View bob101's profile


283 posts in 2874 days

#8 posted 09-20-2014 12:47 PM

I build with birch alot and for the last couple of years I have been using acrylic water based clear coats and have no yellowing at all ! goes on milky looking but dries crystal clear, I have it applied on a birch cabinet humidor, and another on black ash in my projects page if you want to look.

-- rob, ont,canada

View OSU55's profile


1039 posts in 1413 days

#9 posted 09-21-2014 01:14 AM

Target Coatings has several waterborne coatings that may meet your needs.

View firefighterontheside's profile


13106 posts in 1280 days

#10 posted 09-21-2014 01:23 AM

I’ll vote for waterborne product and specifically polycrylic.

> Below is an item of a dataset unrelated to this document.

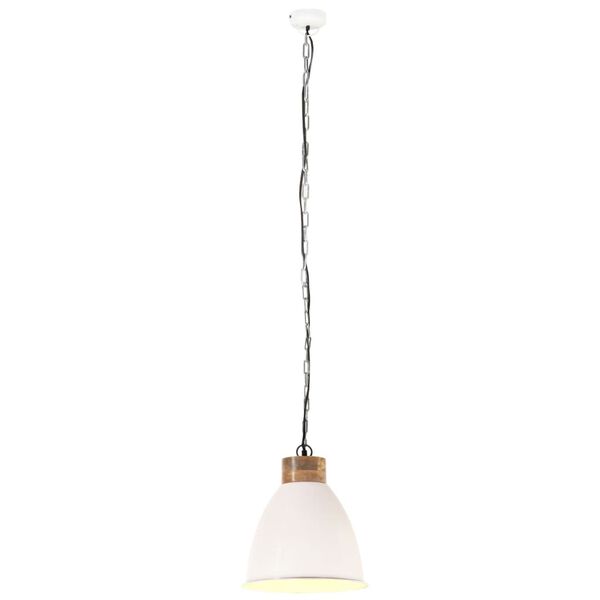 vidaXL Industri&aacute;ln&iacute; z&aacute;věsn&aacute; lampa b&iacute;l&aacute; železo masivn&iacute; dřevo 35 cm E27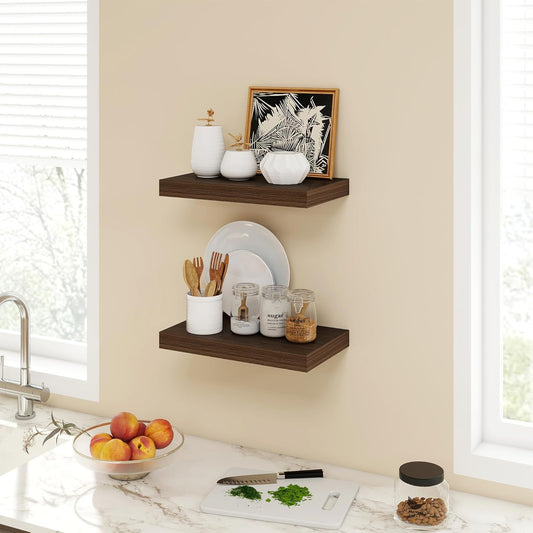 16 Inch Floating Shelves, 9.3" Deep Floating Shelf Wall Mounted, 16" Wall Shelves, Rustic Deep Bookshelf, Large Display Shelves & Storage Shelves for Bedroom, Living Room, Walnut, Set of 2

It will look darker at first, don’t be alarmed. Once the water dries up, it will be clear and not yellow.

-- Bill M. "People change, walnut doesn't" by Gene.

View Loren's profile


8174 posts in 3071 days

#11 posted 09-21-2014 02:13 AM

Paste wax or soap flakes (used in Danish furniture) cause
little color shift. These finishes are unimpressive in some
ways but it really depends on how the furniture piece
will be used and maintained. James Krenov used wax
alone sometimes to retain pale colors.

If you don’t have kids running around touching the
furniture and you aren’t setting drinks on it wax
can hold up pretty well. It deflects glancing blows
so waxing a piece can help prevent surface damage
and things like vacuum cleaner bump marks.

Waterbased poly is pretty “white” on pale woods. Wax
is nearly invisible except it can be buffed up to a
sheen. Some wood turners use wax buffed out on
things like turned burls and the sheen is real even and
deep if buffed well. You’ll find paste wax a useful top
coat for protecting finishes and maintaining tools so you
may as well get a can and do a test.

View woodworker33's profile


22 posts in 961 days

#12 posted 09-27-2014 12:04 AM

Loren, do you have a paste wax you would recommend on unfinished birch wood? I have used Bri-Wax (natural) but it made the wood somewhat blotchy.

I tried the water based poly (Varathane) and it raised the grain quite a bit. Even with light and fine sanding, the polyurethaned surface became rough. I can feel the grain and every little pore. It was smoother to the touch with the piece was unfinished.

View OSU55's profile


1039 posts in 1413 days

#13 posted 09-27-2014 01:19 PM

If the piece needs any durability a wax will not provide it. While the 1st coat of waterborne finish will raise the grain, sand it smooth. Since you have no color on the wood you could use 220 if it is really rough, you don’t have to worry about sanding through. Additional coats will smooth it right up and provide a durable finish. It’s possible the finish was put on too thick and not allowed to dry long enough before sanding. If you want a fully filled finish a lot of coats will be required, with sanding back in between, or you could try some of the clear filler products.